We talked to Ryan about everything from his tips for first time marathoners, his thoughts on nutrition, visualization, and even his Steps Foundation, which aims to end global poverty.
MindBodyGreen: What's the biggest life lesson you've learned from running?
Ryan Hall: Ironically, one of the biggest life lessons I've learned is not to compare myself to others. In a sport where the name of the game is all about how you stack up to the rest of the world I have found that I run my best when I am focused on what I am doing and not caught up in how I stack up to the guys around me. Over my career as a marathoner I have been able to not get discouraged when other runners throw in surges and still manage to come back and finish very high in the race, largely because I didn't get discouraged because other people were (at the time) doing better than me. I try and find satisfaction in the completion of the journey rather than what place I come in.
MBG: Any tips for someone who's running their first marathon?
RH: Along those lines I would say run your own race. Pay attention to your body and run accordingly, but at the same time you must believe that your body is capable of even more than you believe. Stay focused on the task at hand, not the miles ahead or the miles that have past. Stay in the moment. Pray.
MBG: What do you eat the morning of a marathon?
RH: I actually don't eat anything. I say that laughingly because I drink a shake composed of 1 scoop of Cytomax Whey Protein and six scoops of Cytomax Cytocarb (a maltodextrin based complex carb).
MBG: Do you follow any nutrition rules? What is your philosophy on food?
RH: I am always learning about nutrition and my "rules" are constantly changing. I try and eat as natural and organic as possible without being anal about it. I emphasis lots of organic fruits and veggies. I have also learned that eating raw veggies before eating a substantial amount of carbs (more than 200 calories from carbohydrate) slows down digestion of those carbs and helps those carbs go to muscle rather than fat. I try and eat many small meals throughout the day and always make sure to have breakfast before I run.
MBG: Do you cross-train?
RH: Not unless I am injured or coming back from a break. I recommend running as much as your body will allow but I guess if you aren't trying to break 2:06 for the marathon you could substitute some biking or swimming occassionally instead of a run.
MBG: Do you have a favorite race to run?
RH: Well, I have to be judicial with picking a favorite.

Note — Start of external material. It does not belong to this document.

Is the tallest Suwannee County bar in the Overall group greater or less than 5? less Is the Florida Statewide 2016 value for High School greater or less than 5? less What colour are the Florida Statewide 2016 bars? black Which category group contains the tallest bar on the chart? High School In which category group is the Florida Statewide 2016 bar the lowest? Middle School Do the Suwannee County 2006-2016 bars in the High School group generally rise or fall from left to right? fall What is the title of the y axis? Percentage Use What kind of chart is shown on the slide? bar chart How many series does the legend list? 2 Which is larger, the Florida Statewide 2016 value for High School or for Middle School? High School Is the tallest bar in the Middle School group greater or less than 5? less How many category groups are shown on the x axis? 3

I would say they are all unique and fun for different reasons. I really shouldn't say much more than that.
MBG: Does visualization play a role in your race prep?
RH: Absolutely. There is no doubt about the impact that visualization has on performance. The manner in which I visualize has changed over the years. In high school I used to put on Rocky IV and lay on the carpet in my room with my uniform and track spikes on and picture the race, lap by lap. Today, I have found that the most impactful way to visualize is while I am running. I visualize during my workouts primarily now which not only helps my races but also my workouts.

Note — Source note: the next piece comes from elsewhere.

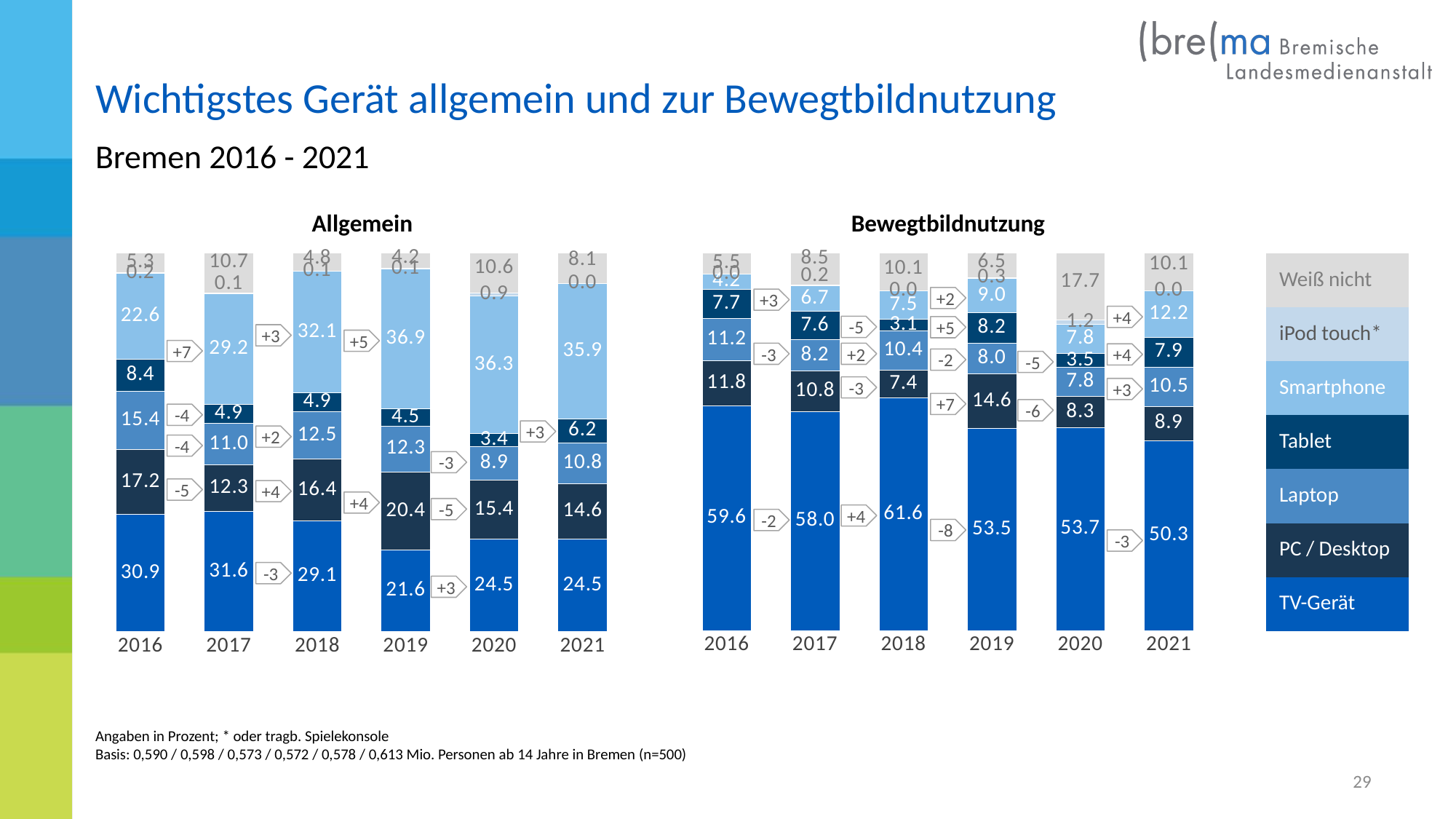
What kind of chart is the Bewegtbildnutzung chart? Stacked bar chart How many years are shown on the x axis of the Allgemein chart? 6 In the Allgemein chart, what is the value for TV-Gerät in 2016? 30.9 How many series does the legend list? 7 In the Bewegtbildnutzung chart, what is the Weiß nicht value for 2020? 17.7 In the Bewegtbildnutzung chart, what is the value for TV-Gerät in 2018? 61.6 In the Bewegtbildnutzung chart, in which year is the TV-Gerät value lowest? 2021 In the Bewegtbildnutzung chart, which is larger: the Laptop value in 2016 or the Laptop value in 2017? 2016 In the Allgemein chart, in which year is the Smartphone value highest? 2019 In the Allgemein chart, what is the difference between the TV-Gerät values for 2017 and 2019? 10.0 In the Allgemein chart, what is the Smartphone value for 2021? 35.9 In the Allgemein chart, does the Smartphone value rise or fall from 2016 to 2019? Rise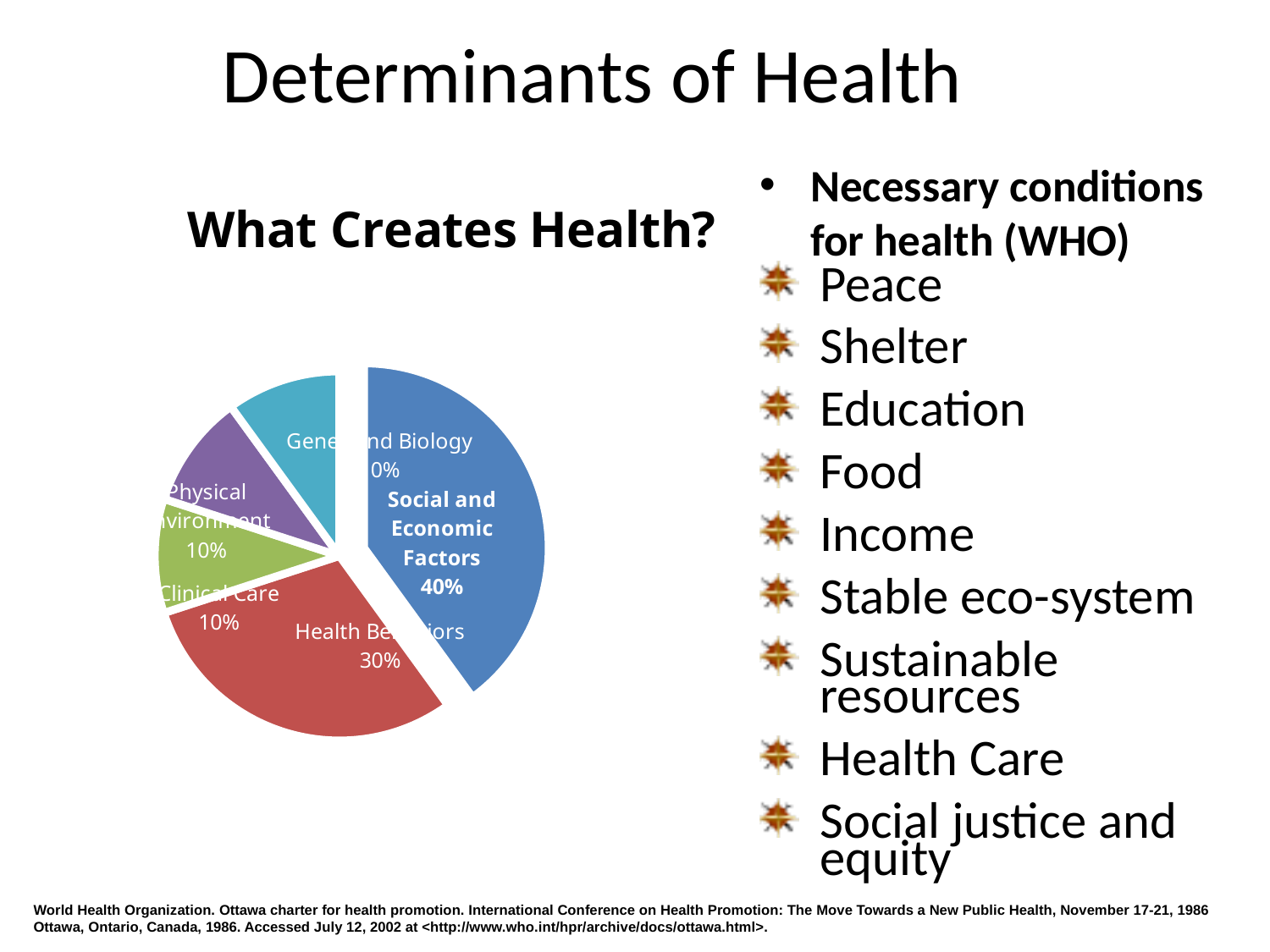
What is the difference between the Health Behaviors share and the Clinical Care share? 20% How many slices does the pie chart have? 5 What is the difference between the Social and Economic Factors share and the Health Behaviors share? 10% Which slice of the pie is the largest? Social and Economic Factors What share of the pie is Health Behaviors? 30% What kind of chart is shown on the slide? pie chart Which is larger, Health Behaviors or Clinical Care? Health Behaviors What is the title of the chart on the slide? What Creates Health? Which is larger, Social and Economic Factors or Health Behaviors? Social and Economic Factors What value is shown for Physical Environment? 10% What value is shown for Clinical Care? 10% What share of the pie is Social and Economic Factors? 40%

MBG: Favorite healthy food?
RH: I love sweet potatoes!
MBG: What does MindBodyGreen mean to you?
RH: MindBodyGreen to me means living a healthy, all encompassing lifestyle, meaning not just taking care of yourself but then trashing the world but realizing that we are all contributors to this world and have the responsibility to take care of it for our greater good and the generations to come. What I like about mind/body/green is that it is a holistic lifestyle much in the same way that running is a holistic lifestyle. Whereas in other professional sports one can stay up late and not take great care of themselves in running it is about moment by moment taking great care of your mind, body, and soul.
MBG: Can you tell our readers about the Steps foundation? How it started, what you're doing, how our readers can get involved?

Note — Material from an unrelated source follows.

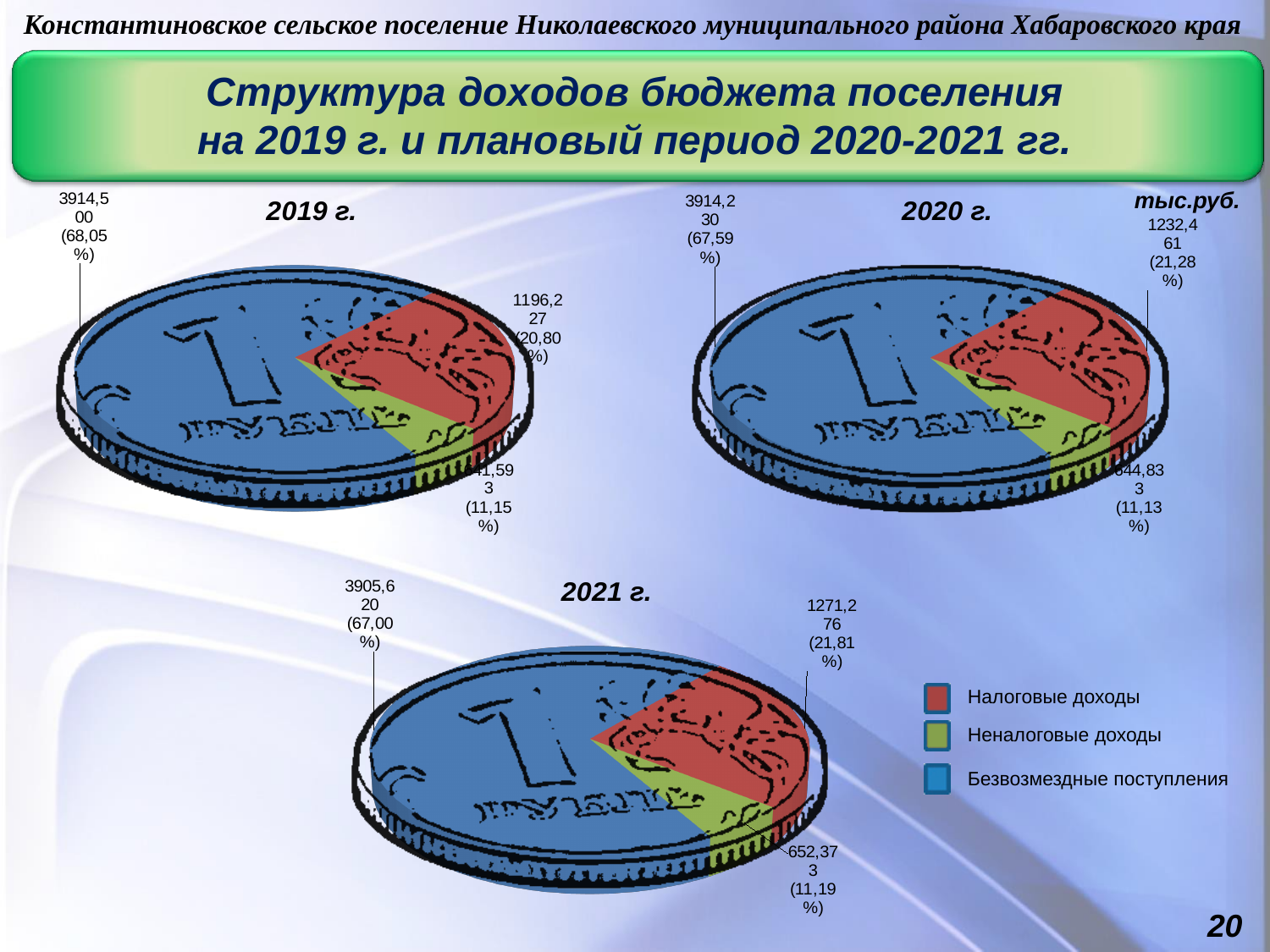
In the 2020 г. chart, which category has the smallest slice? Неналоговые доходы In the 2021 г. chart, what is the value for Неналоговые доходы? 652,373 In the 2021 г. chart, what share of the pie is Налоговые доходы? 21,81% What unit of measurement is indicated on the slide for the chart values? тыс.руб. In the 2019 г. chart, what is the value for Налоговые доходы? 1196,227 In the 2020 г. chart, what is the value for Безвозмездные поступления? 3914,230 In the 2019 г. chart, what share of the pie is Безвозмездные поступления? 68,05% What kind of chart is used for the 2019 г. chart? pie chart In the 2021 г. chart, which is larger: Налоговые доходы or Неналоговые доходы? Налоговые доходы In the 2021 г. chart, which category has the largest slice? Безвозмездные поступления How many entries does the legend list? 3 In the 2020 г. chart, what share of the pie is Неналоговые доходы? 11,13%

RH: My wife and I are really excited to be apart of the Hall Steps Foundation. The basic goal is to end global poverty. Big and broad I know but that's what we are going after. We realize that the only way to accomplish this goal is to get as many people to take steps with us. It has been amazing to see the response thus far. For readers who are interested they can check out our website at TheStepsFoundation.org. People can run any race and fundraise or do something as simple as not drink coffee from coffee shops and make their own instead and donate the money saved.
MBG: What's next for you?
RH: I'll be running Rock n' Roll Philidelphia half marathon on my way to my big goal for the fall: the Chicago Marathon.